A singular condição lingüística dos surdos, “falantes” de uma língua não oral, sem escrita e não reconhecida, permite que aspectos cruciais relacionados à linguagem, à subjetividade e às práticas sociais emerjam necessariamente e, em geral, de modo dramático, em especial no ensino formal. Esse processo é baseado tão somente em um imenso desconhecimento sobre a realidade dos surdos; das frustrantes e frustradas tentativas desses alunos em acompanhar explicações e conhecimentos em uma língua que desconhecem; enfim, são indicações que apontam para busca de caminhos a percorrer, necessariamente, a partir do reconhecimento das diferenças de linguagem e de cultura, construindo proposições (MACHADO, 2008).

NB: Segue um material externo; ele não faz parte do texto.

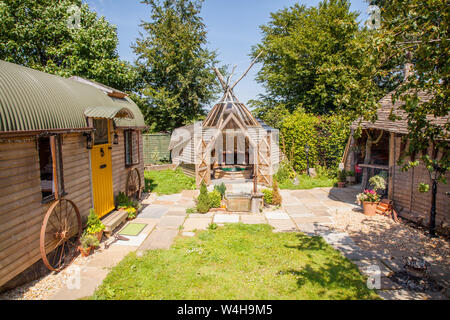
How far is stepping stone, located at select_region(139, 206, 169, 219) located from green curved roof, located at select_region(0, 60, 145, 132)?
4244mm

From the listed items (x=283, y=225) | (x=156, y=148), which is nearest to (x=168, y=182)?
(x=156, y=148)

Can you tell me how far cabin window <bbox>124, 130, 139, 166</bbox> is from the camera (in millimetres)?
10477

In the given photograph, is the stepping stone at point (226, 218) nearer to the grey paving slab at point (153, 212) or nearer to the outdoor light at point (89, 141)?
the grey paving slab at point (153, 212)

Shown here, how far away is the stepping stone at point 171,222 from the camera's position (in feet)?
28.3

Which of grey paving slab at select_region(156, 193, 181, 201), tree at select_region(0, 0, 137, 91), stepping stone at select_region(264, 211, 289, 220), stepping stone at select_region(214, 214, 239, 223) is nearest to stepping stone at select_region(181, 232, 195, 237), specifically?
stepping stone at select_region(214, 214, 239, 223)

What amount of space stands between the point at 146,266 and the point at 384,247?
6.25 meters

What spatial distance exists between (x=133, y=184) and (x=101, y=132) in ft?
9.86

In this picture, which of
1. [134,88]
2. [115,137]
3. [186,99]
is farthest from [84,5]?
[115,137]

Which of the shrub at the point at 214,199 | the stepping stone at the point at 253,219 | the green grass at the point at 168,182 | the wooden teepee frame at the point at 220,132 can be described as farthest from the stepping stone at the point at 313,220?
the green grass at the point at 168,182

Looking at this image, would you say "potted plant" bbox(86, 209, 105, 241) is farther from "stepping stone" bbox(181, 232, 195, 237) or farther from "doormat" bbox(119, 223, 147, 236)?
"stepping stone" bbox(181, 232, 195, 237)

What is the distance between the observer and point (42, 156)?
675 cm

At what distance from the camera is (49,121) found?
539 cm

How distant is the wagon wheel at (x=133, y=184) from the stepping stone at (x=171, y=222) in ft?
6.57
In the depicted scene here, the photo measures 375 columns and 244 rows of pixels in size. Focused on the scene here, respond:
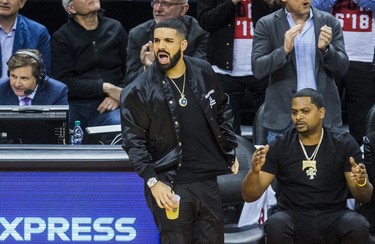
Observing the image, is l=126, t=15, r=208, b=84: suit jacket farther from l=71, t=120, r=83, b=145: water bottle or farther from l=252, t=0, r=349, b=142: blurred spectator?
l=71, t=120, r=83, b=145: water bottle

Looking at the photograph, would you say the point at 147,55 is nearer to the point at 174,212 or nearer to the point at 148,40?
the point at 148,40

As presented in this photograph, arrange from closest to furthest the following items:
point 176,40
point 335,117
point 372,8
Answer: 1. point 176,40
2. point 335,117
3. point 372,8

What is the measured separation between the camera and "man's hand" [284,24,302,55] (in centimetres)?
729

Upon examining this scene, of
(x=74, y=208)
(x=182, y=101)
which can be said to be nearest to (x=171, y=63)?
(x=182, y=101)

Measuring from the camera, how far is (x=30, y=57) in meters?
7.65

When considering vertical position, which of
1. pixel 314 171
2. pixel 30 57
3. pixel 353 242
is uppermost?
pixel 30 57

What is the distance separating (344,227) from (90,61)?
9.63 ft

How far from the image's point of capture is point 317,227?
6891 millimetres

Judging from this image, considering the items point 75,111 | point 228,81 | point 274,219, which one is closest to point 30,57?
point 75,111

. Diferenças lingüísticas e culturais entre sujeitos surdos e ouvintes geradas que exemplificam que o mundo ético é fluido e concreto, enquanto que a historicidade do ser em evento, participante, não é. O centro de valores se dá fora do humano em toda a humanidade, considerando-se a natureza como centro irradiador da verdade. A identidade é dada pela alteridade. Fazendo-nos repensar a(s) identidade(s) dos sujeitos sempre em relação.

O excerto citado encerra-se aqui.